RentLion. Starting in 2018, the people from RentLion approached us about starting their project. It seemed like a simple project but of course, many ideas often do. We ironed out the details during the Design Sprint and in about six months, we were able to launch their feature-packed platform that provides a portal for renters and landlords.
MagicMoney. When the people from MagicMoney approached us, it was clear that they had a unique problem to solve: they wanted a secure solution using virtual currency for their intended audience. During the Design Sprint, we identified the obstacles and ended up with a solution that involved RFID bracelets that would allow the buyer’s customers to interface with POS endpoints. The backend system securely retains information which further solved problems older systems often experience, namely issues with auditing as well as theft and fraud.
Hailify. The people from Hailify had a unique idea that involved augmenting the power of rideshare apps for drivers that use work for multiple rideshare service providers like Uber, Lyft, Juno and Via. We determined that we figured out ways to interface with each system to consolidate information from each app into a central location, making it much easier for the drivers.

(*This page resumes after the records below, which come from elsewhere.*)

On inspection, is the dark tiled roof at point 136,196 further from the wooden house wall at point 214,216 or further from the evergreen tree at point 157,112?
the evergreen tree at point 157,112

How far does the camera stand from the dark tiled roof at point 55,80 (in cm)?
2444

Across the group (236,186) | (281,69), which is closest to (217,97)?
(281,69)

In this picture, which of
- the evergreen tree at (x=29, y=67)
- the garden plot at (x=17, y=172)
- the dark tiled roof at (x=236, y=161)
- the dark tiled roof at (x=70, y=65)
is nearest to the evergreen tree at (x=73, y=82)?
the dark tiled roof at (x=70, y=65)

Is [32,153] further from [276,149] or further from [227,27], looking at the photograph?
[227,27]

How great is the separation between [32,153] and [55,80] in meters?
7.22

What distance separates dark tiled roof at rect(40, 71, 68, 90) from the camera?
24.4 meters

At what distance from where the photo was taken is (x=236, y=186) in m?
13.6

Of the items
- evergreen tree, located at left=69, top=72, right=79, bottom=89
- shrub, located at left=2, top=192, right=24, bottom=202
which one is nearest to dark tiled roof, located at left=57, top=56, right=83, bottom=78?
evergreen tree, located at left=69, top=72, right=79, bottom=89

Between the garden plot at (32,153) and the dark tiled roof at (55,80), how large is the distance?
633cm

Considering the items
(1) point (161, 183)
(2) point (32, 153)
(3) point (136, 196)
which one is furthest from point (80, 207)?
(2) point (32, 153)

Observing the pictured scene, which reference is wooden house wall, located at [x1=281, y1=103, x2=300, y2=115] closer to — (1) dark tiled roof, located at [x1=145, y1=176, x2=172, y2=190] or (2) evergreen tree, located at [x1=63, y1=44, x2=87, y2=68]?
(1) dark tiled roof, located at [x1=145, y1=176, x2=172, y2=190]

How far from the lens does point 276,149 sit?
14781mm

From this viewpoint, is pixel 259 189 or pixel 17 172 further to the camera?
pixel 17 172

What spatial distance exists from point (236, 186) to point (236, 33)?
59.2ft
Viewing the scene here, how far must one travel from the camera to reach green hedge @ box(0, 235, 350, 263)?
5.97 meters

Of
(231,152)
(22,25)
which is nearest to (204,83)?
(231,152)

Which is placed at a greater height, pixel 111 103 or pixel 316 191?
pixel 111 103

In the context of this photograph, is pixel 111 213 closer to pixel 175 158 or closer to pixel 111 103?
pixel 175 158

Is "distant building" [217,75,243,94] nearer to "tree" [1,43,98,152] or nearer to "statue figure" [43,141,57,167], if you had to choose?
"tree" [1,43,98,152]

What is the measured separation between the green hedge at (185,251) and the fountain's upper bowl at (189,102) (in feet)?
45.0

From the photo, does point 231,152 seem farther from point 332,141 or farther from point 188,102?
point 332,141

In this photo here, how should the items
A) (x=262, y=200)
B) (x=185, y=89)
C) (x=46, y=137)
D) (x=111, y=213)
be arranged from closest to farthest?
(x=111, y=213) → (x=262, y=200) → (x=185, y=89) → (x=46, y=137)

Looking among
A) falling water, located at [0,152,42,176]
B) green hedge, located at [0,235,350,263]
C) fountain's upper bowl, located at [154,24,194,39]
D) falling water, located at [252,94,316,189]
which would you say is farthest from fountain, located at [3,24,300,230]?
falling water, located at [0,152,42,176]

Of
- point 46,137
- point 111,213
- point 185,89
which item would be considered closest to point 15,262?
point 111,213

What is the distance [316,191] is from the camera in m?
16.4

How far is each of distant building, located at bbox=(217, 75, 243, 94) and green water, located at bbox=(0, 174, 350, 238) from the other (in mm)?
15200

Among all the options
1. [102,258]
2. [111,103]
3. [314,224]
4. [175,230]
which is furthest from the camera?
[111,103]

We developed a non-invasive application that safely and quickly pushes and pulls information between various systems, allowing drivers to be more efficient and net more money each shift.
Design Sprints: Final Thoughts
The Design Sprint is a proven method of building the bedrock of an app by asking questions, identifying problems, building a prototype, then gaining feedback. This 5-day process enables developers, designers, and clientele to quickly spool up to build a phenomenal product in a short time frame. In one short week of focused activity, you’re able to quickly see an idea come to life and prepare for the bigger task of bringing an app to the market.